Era o fim de tarde de um dos últimos dias quentes de verão,
sentou-se na laje do túmulo que nunca quis ver edificado, tirou um papel do
bolso e leu-lhe aquele carta, a sua última carta, a carta que queria que fosse
lida, que lhe queria enviar mas que, por infortúnio da vida, nunca lhe havia de
chegar.
"Morreste-me demasiado cedo…
Como aquele infante nascido demasiado prematuro, que ninguém
acredita que sobreviverá, mas sobrevive, e tu morreste-me!
A questão não se põe no quando, mas no facto de que não me deverias
ter morrido.
As pessoas como tu não merecem morrer assim, cedo e em
agonia. As pessoas como tu são genuínas, constituídas por uma matéria tão pura
que se fossem escarnadas, laminadas, analisadas ao mais ínfimo dos pormenores,
não lhes seria encontrada uma ponta de maldade ou qualquer tipo de mácula.
Morreste-me demasiado cedo, quando precisava de ti e porque
ainda preciso. E se não me tivesses morrido, os meus monólogos não seriam
tantos nem tão longos e o meu olhar não se perderia tanto na linha do horizonte
à espera de ver-te chegar um dia, ou nas longas noites de insónia a imaginar
como seria cada momento que passei se não me tivesses morrido.
Estou certo que todos teremos o momento de largar este corpo
e eu não me atreveria a pedir que ficasses cá para sempre, pois, isso seria
sobrecarregar-te de sofrimento. Se não me tivesses morrido, apenas pediria que
partisses um pouco antes de mim porque, se já sofri uma vez com a tua partida,
voltaria a sofrer, no entanto, de maneira diferente porque teria vivido muito
mais ao teu lado.
Aquilo que pensámos ser um enorme círio, cujo pavio poderia
arder durante uma vida, tornou-se numa pequena vela que fulminantemente se
consumiu.
Morreste-me demasiado cedo porque és insubstituível. Cada
pessoa é única, no entanto, e concordarão comigo, há pessoas que, apesar da sua
característica una, podem ser substituídas, dependendo das suas circunstâncias,
mas tu és insubstituível, não importando o lugar, o dia ou a circunstância.

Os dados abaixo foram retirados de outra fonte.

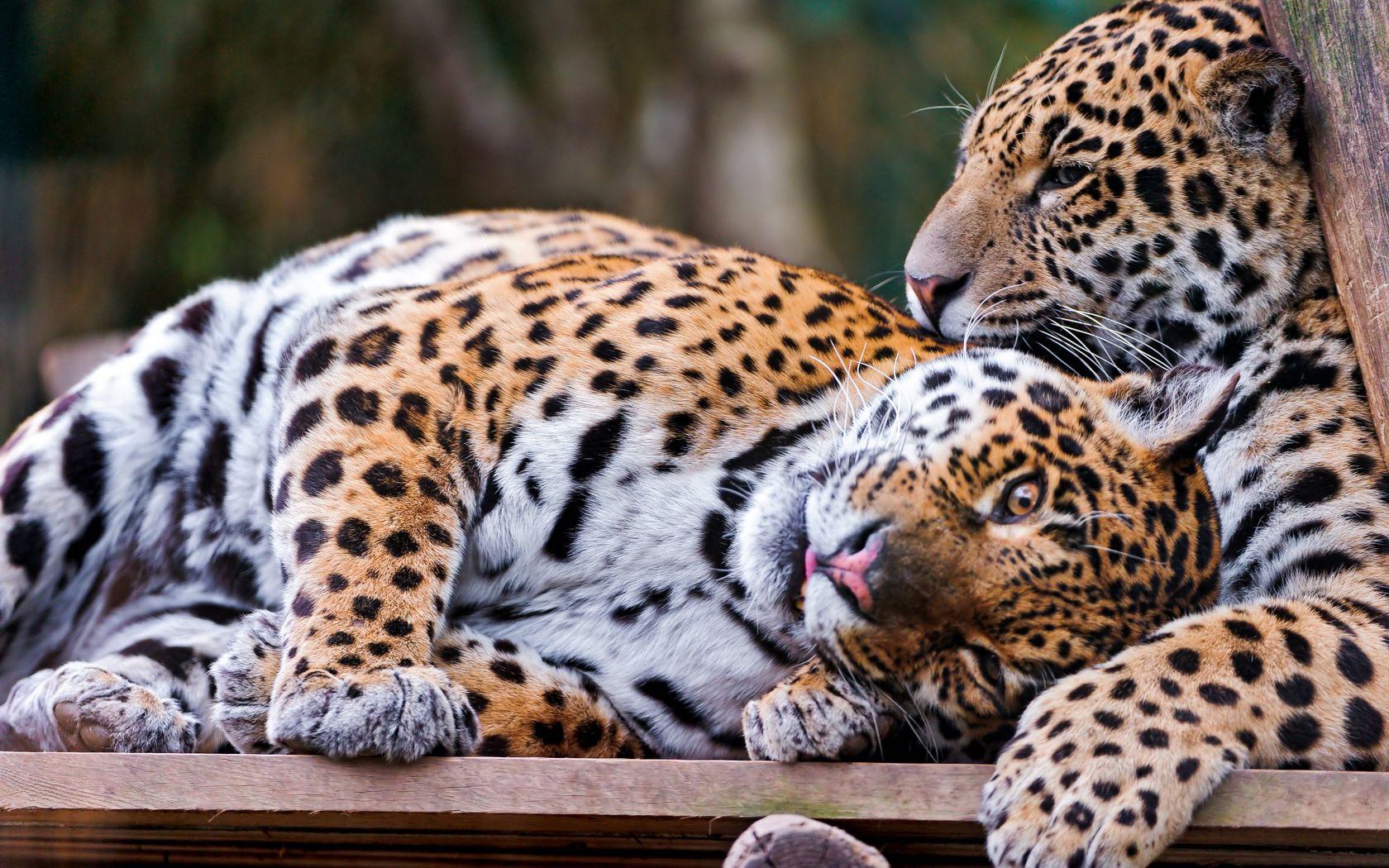 155288 download wallpaper Animals, Jaguar, Couple, Pair, Playful, Big Cat, Predator screensavers and pictures for free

Morreste-me demasiado cedo ontem, hoje e amanhã porque a tua
morte é uma ferida sem cura que vai infeccionando cada vez mais com a alastrar
do tempo e se retirar a minha camisola verás que tenho já meio corpo com chagas abertas. Vou acalmando a minha dor lambendo essas chagas com memórias, mas
essa cura não se tem mostrado eficaz.
Morreste-me demasiado cedo e a incerteza de saber se me
ouves enquanto te leio esta carta também me corrói porque sou um homem de pouca
fé, mas hoje, que te leio, quero acreditar que me ouves, ainda que não saiba se
eventualmente, de alguma forma, me responderás.

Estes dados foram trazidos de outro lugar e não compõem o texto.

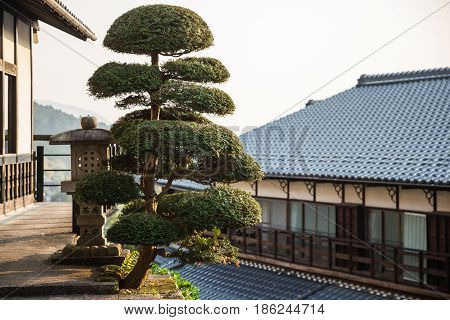 Traditional japanese tree in Magaome village, Japan
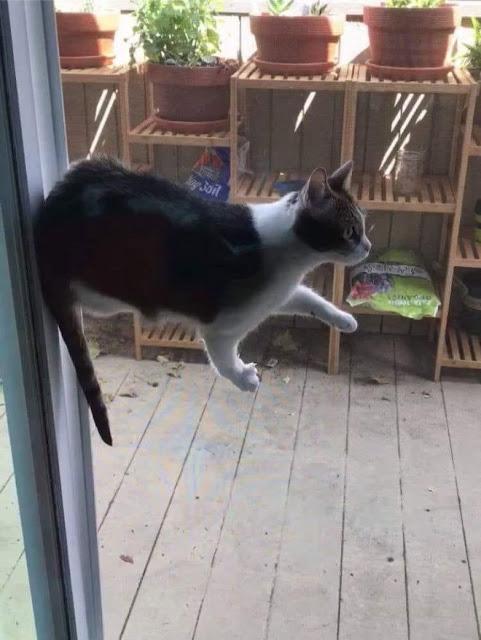 Gato blanco con negro parado en el protector de una puerta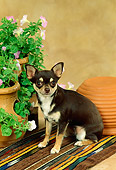 DOG 19 FA0011 01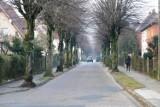 Ulica Miła w Bytowie nadal będzie miła. Urzędnicy wycofują się z wycinki 54 drzew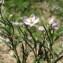 Hugues Tinguy - Spergularia rubra (L.) J.Presl & C.Presl [1819]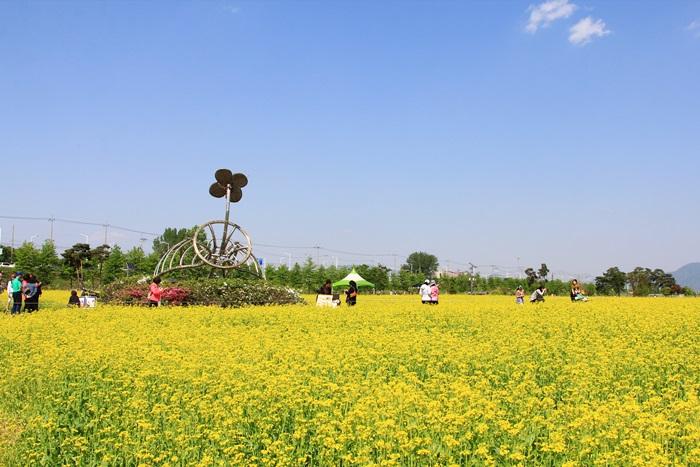 九里漢江菜の花祭り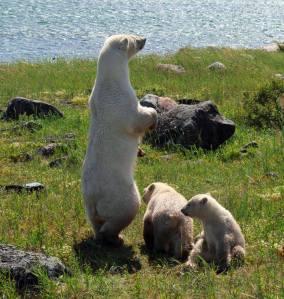 Osos polares mama osa y oseznos sin hielo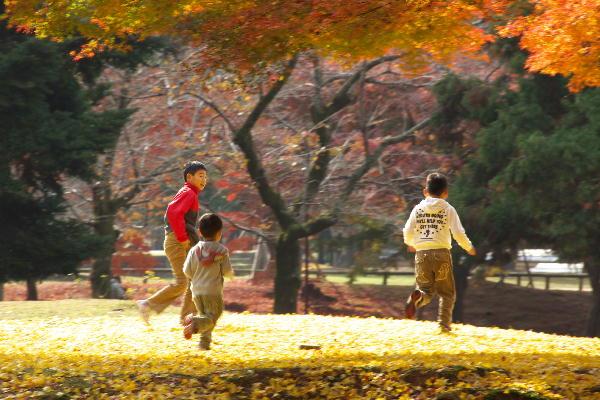 敷銀杏と子供(18.jpg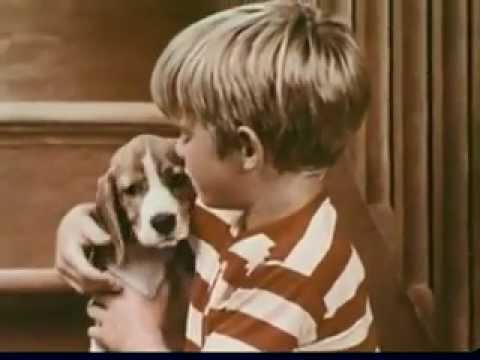 Chuck Wagon Dog Food Commercial Song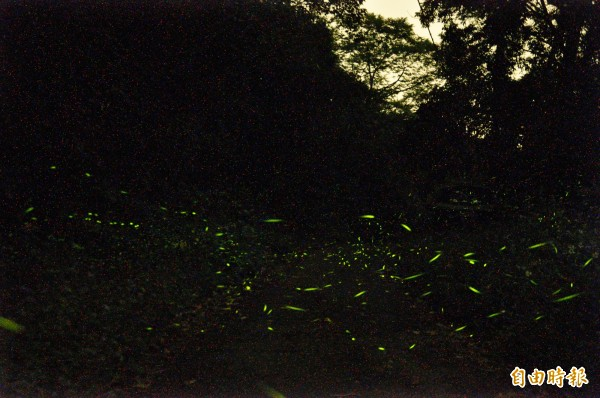 西拉雅國家風景區山區賞螢秘境多,在沒有任何光害的產業道路旁隨處可見,一關燈就有螢火蟲在身旁飛舞。(記者王涵平攝)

Dadas todas as incertezas da vida, e sem saber para onde me
levam as marés do tempo, despeço-me num até já porque o adeus fere-me e
remete-me novamente à tua despedida, o dia em que essa chaga abriu e começou a alastrar
em mim como uma peste.
Com amor,
Até já!"
Dobrando novamente a carta humedecida pelas lágrimas que lhe
foram caindo, guardou-a novamente no bolso. Desse mesmo bolso tirou uma pequena
caixa de fósforos, acendeu uma vela e despediu-se. Não tinha dado três passos
quando voltou para trás, retirou a carta do bolso e deixou-a em cima da vela
para que ali se consumisse.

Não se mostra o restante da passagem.